と、思っていた私だけれど、最初のゲームを完成させた頃には、キャラクターたちのことがなんとなく気になるようになっていた。居ても立っても居られなくなり、続編をつくった。そうして、気がつけば、みんなのことが大好きになっていた。
このような感覚を抱くようになったのは、本当につい最近、ここ1〜2年くらいのこと。それまでは、養いたいどころか、養ってほしいとずっと思っていた。誰かに私を見出してほしい。誰かに出資してほしい。自分ひとりではやっていけない。だから、誰かに支えてほしい、と。
その気持ちは、今もゼロじゃない。ひとりの限界は思い知ったし、持続可能ではないと感じている。じゃあ、だったら、支えてもらうのを待つのではなく、こちらから支えにいけば良いのではないか。
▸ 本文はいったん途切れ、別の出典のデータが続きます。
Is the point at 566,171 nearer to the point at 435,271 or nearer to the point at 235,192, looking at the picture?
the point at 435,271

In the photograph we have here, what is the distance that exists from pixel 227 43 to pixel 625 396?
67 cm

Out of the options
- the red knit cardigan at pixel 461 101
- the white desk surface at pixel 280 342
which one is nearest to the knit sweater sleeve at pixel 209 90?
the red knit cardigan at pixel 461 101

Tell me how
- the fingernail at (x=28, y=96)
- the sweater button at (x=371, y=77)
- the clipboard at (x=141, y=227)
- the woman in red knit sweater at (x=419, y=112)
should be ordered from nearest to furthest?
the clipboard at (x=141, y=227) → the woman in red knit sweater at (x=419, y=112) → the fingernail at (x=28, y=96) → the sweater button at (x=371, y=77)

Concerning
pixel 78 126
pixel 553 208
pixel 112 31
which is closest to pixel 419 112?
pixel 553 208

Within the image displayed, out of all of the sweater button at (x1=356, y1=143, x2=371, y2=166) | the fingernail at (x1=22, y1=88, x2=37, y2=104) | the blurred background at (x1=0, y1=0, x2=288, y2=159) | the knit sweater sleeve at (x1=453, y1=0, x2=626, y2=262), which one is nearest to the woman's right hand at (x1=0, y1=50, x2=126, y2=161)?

私のゲームのキャラクターたちは、私が物語を書かない限り、生き続けることはできない。一度ゲームの形でリリースしたから、その物語の中で生きている、と言えなくもないけれど、せっかくなら「その先」を見せてあげたい。子供を旅に連れ出したい親の気持ちに似ているかもしれない。子供を持ったことはないけれど、さほど見当違いでもないと思う。
だから、本当に不思議なのだ。こんな気持ちになったことは、今まで生きてきて一度もなかった。恋人と付き合っていたときでさえ、この人を養っていきたいとは思わなかった(ごめんね)。そのような感情を、まさか、ゲームのキャラクターに抱くなんて。ゲームやアニメに興味がなく、ゲームをつくりたいと思ったこともない、私みたいな人間が、自分でつくった恋愛ゲームのキャラクターたちを、一生、養っていきたいと思う日が来るなんて。
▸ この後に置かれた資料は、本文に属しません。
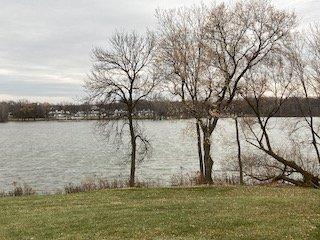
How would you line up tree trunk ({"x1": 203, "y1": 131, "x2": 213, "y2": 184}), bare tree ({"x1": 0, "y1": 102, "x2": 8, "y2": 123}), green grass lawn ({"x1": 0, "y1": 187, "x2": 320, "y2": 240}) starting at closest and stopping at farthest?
green grass lawn ({"x1": 0, "y1": 187, "x2": 320, "y2": 240})
tree trunk ({"x1": 203, "y1": 131, "x2": 213, "y2": 184})
bare tree ({"x1": 0, "y1": 102, "x2": 8, "y2": 123})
そして、たぶん、その気持ちはキャラクターだけに向いているわけじゃない。今は個人制作に近い体制だけれど、いずれはスタジオのような場に発展させたいと考えている。チームを、居場所を、つくるのだ。もちろん、簡単なことじゃないし、もしも会社の形をとるとすれば、従業員を(文字通り)養う義務が生じる。並大抵のことではない。やるとしても、ごく少数、限られた人数でしばらくはやっていくだろう。起業したいとも、社長になりたいとも、大金を稼ぎたいとも思わない。けれど、ささやかな制作スタジオで、チームのみんなが最高の物語をつくっているところを見たくないかと言われれば、ものすごく見たい。